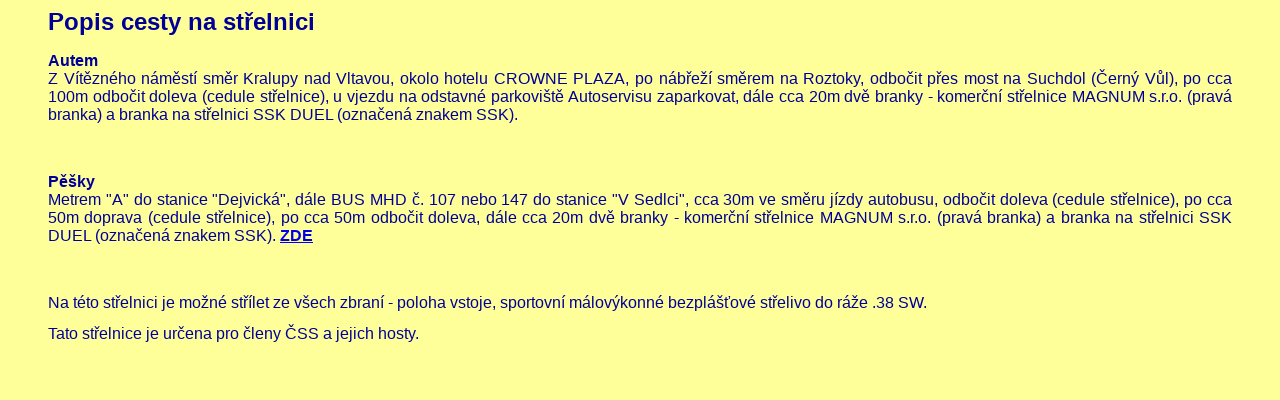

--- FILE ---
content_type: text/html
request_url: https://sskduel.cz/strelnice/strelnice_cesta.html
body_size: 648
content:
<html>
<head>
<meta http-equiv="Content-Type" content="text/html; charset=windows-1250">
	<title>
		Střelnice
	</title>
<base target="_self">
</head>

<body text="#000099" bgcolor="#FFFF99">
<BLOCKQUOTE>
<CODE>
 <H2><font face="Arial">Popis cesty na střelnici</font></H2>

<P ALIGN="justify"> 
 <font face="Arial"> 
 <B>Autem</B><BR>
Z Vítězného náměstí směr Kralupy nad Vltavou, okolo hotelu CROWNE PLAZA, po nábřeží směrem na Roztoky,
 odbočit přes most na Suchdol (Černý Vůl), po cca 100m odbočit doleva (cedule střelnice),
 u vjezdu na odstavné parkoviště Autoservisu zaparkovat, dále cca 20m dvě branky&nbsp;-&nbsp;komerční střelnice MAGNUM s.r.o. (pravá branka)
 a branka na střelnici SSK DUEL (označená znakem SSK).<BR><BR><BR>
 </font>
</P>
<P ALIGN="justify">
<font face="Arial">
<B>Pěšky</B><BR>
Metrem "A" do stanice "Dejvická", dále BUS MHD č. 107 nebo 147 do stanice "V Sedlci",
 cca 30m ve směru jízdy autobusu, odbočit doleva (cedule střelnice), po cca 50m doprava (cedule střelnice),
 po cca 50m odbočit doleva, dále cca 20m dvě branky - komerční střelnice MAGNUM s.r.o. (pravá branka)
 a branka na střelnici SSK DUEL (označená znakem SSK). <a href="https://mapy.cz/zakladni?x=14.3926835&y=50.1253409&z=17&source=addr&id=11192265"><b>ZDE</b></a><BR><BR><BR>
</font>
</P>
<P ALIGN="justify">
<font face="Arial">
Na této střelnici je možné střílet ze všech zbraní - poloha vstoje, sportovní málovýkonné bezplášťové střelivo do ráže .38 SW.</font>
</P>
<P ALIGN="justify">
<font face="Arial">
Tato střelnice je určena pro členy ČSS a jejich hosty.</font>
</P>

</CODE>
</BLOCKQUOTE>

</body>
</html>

=-=-=

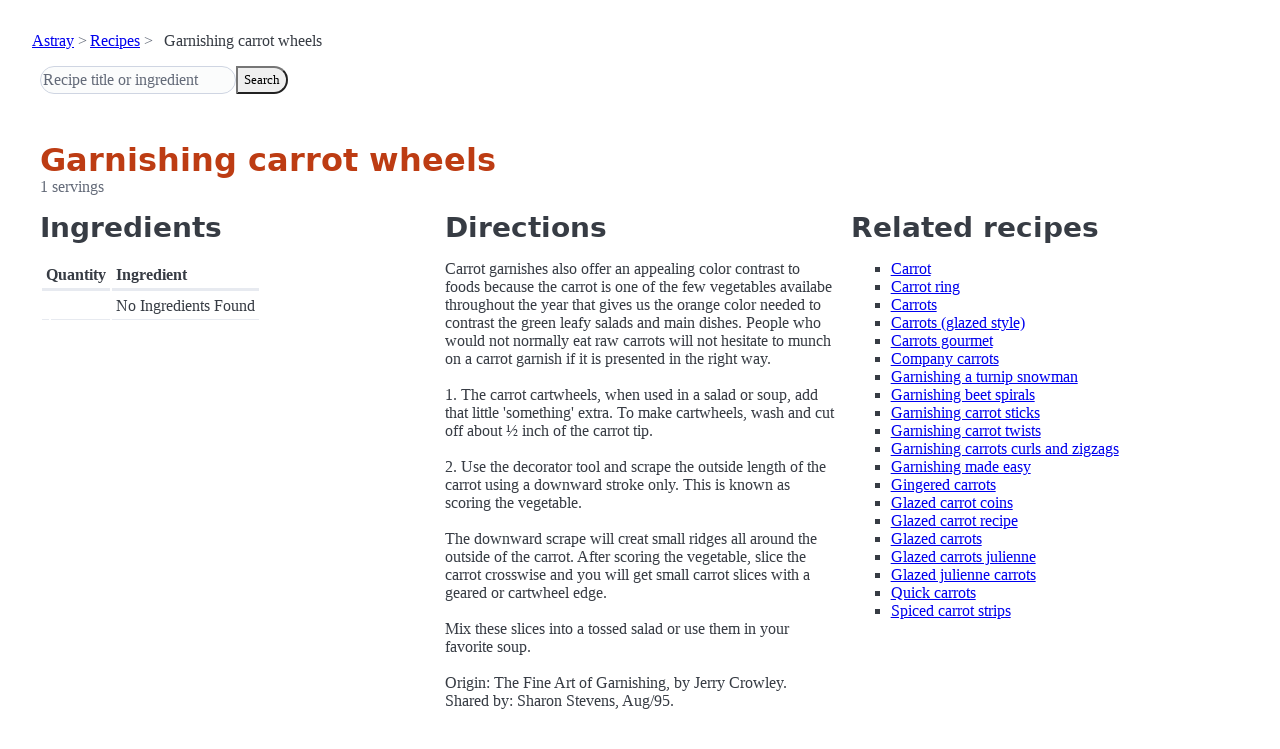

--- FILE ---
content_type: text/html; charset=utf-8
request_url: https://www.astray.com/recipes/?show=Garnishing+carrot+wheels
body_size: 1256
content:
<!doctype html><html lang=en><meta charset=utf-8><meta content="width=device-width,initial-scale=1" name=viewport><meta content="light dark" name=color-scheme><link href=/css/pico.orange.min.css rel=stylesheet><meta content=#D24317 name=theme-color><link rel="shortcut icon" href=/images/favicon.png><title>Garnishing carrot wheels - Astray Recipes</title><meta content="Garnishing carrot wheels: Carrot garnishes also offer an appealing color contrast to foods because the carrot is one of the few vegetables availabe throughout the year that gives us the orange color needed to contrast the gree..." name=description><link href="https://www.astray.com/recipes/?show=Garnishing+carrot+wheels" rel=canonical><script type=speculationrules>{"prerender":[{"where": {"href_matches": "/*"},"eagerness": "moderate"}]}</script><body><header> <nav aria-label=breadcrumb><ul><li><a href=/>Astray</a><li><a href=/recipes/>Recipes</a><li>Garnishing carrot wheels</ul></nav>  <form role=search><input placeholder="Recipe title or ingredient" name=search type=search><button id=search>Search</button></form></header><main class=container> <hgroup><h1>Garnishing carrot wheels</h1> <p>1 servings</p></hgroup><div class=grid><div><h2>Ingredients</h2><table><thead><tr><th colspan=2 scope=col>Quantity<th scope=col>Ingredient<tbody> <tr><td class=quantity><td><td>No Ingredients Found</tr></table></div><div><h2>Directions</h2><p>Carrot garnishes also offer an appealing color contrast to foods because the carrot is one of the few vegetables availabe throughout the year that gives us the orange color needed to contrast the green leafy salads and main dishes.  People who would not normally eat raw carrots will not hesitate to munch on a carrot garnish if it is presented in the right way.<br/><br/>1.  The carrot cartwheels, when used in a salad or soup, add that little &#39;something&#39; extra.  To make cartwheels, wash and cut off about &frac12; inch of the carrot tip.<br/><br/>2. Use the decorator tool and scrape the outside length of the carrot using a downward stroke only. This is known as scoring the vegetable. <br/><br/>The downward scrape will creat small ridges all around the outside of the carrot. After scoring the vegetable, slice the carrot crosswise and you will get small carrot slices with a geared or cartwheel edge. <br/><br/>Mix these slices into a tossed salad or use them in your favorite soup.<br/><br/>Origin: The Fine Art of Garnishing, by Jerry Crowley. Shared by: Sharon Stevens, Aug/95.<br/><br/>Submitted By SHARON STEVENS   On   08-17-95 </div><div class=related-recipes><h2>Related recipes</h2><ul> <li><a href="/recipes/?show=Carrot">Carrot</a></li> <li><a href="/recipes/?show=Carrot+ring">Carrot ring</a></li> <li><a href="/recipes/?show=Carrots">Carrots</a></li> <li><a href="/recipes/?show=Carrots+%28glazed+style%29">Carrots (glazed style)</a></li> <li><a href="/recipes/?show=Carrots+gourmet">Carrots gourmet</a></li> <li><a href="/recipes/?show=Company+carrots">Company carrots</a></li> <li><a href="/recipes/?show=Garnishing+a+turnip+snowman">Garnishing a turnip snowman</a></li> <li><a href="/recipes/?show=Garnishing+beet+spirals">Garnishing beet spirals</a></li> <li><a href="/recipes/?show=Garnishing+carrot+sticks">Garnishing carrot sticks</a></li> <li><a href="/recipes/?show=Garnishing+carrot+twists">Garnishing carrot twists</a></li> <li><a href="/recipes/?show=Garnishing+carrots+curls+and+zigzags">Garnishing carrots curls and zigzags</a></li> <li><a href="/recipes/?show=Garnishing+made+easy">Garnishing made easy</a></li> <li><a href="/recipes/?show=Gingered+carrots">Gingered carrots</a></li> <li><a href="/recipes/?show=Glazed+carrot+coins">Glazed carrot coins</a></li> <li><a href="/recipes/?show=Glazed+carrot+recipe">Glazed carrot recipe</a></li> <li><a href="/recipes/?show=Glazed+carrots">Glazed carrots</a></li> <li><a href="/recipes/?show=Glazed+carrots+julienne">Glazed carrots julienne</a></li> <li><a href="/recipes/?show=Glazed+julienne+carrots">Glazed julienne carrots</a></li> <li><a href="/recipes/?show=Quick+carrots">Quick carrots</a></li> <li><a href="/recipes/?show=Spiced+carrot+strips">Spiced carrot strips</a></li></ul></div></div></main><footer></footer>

=-=-=

> What you are asked to do: Only the lines above from the one with "body_size: 648" through the one with "po cca 50m odbočit" should be duplicated, character for character.

> Exercise response:
body_size: 648
content:
<html>
<head>
<meta http-equiv="Content-Type" content="text/html; charset=windows-1250">
	<title>
		Střelnice
	</title>
<base target="_self">
</head>

<body text="#000099" bgcolor="#FFFF99">
<BLOCKQUOTE>
<CODE>
 <H2><font face="Arial">Popis cesty na střelnici</font></H2>

<P ALIGN="justify"> 
 <font face="Arial"> 
 <B>Autem</B><BR>
Z Vítězného náměstí směr Kralupy nad Vltavou, okolo hotelu CROWNE PLAZA, po nábřeží směrem na Roztoky,
 odbočit přes most na Suchdol (Černý Vůl), po cca 100m odbočit doleva (cedule střelnice),
 u vjezdu na odstavné parkoviště Autoservisu zaparkovat, dále cca 20m dvě branky&nbsp;-&nbsp;komerční střelnice MAGNUM s.r.o. (pravá branka)
 a branka na střelnici SSK DUEL (označená znakem SSK).<BR><BR><BR>
 </font>
</P>
<P ALIGN="justify">
<font face="Arial">
<B>Pěšky</B><BR>
Metrem "A" do stanice "Dejvická", dále BUS MHD č. 107 nebo 147 do stanice "V Sedlci",
 cca 30m ve směru jízdy autobusu, odbočit doleva (cedule střelnice), po cca 50m doprava (cedule střelnice),
 po cca 50m odbočit doleva, dále cca 20m dvě branky - komerční střelnice MAGNUM s.r.o. (pravá branka)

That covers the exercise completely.